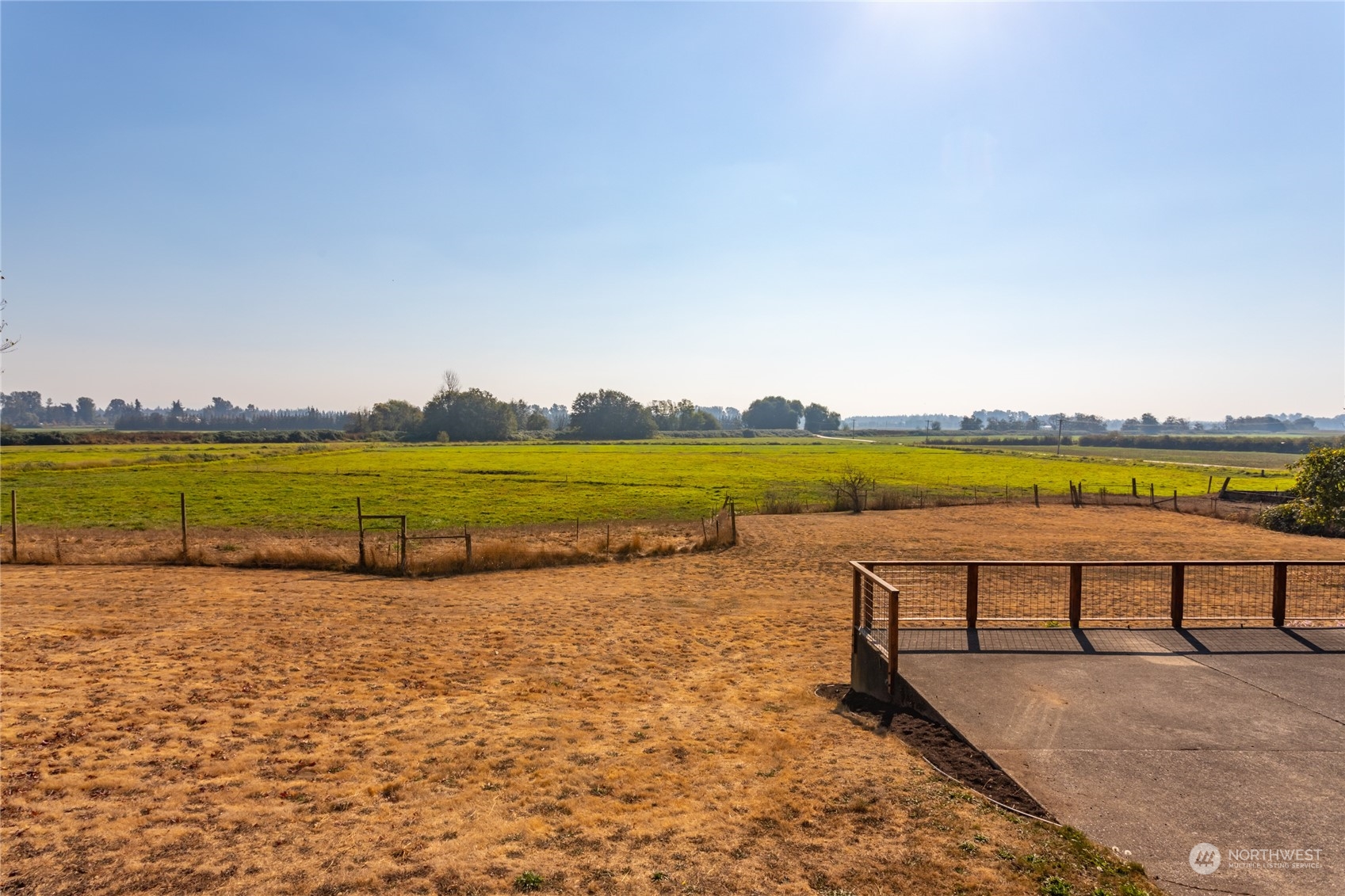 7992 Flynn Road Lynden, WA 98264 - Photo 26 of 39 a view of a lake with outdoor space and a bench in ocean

---

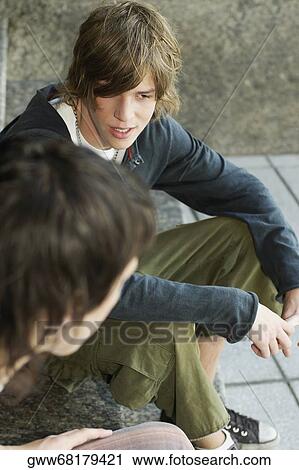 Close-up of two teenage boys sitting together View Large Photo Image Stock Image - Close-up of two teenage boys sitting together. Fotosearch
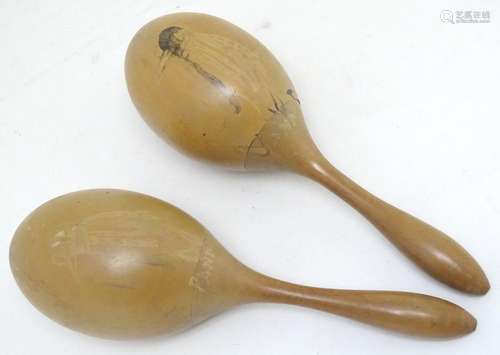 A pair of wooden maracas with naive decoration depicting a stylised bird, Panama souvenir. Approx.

...

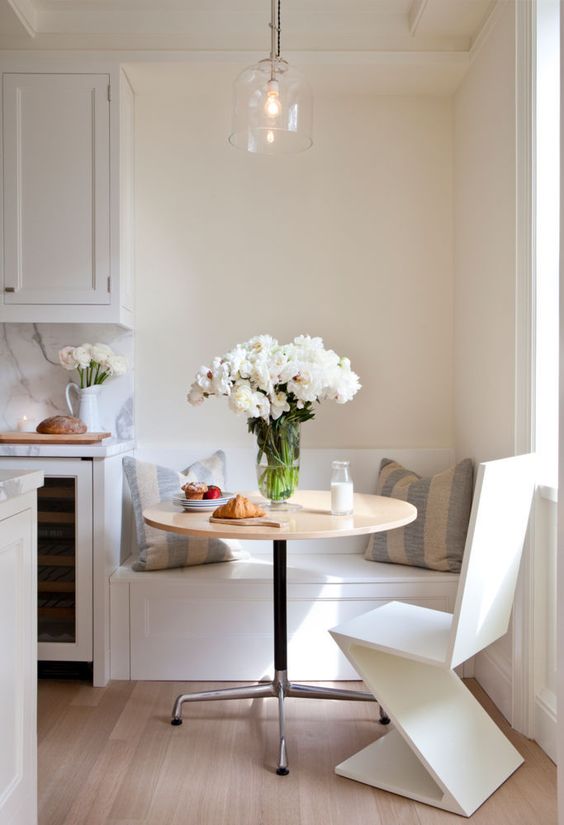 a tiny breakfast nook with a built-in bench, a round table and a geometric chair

▶ **WORK TO BE COMPLETED**:
Print from the line containing "Close-up of two teenage boys sitting together View" through the line containing "A pair of wooden" in the data above, exactly as the lines stand, and omit every picture.

▶ **EXPECTED OUTPUT**:
 Close-up of two teenage boys sitting together View Large Photo Image Stock Image - Close-up of two teenage boys sitting together. Fotosearch
 A pair of wooden maracas with naive decoration depicting a stylised bird, Panama souvenir. Approx.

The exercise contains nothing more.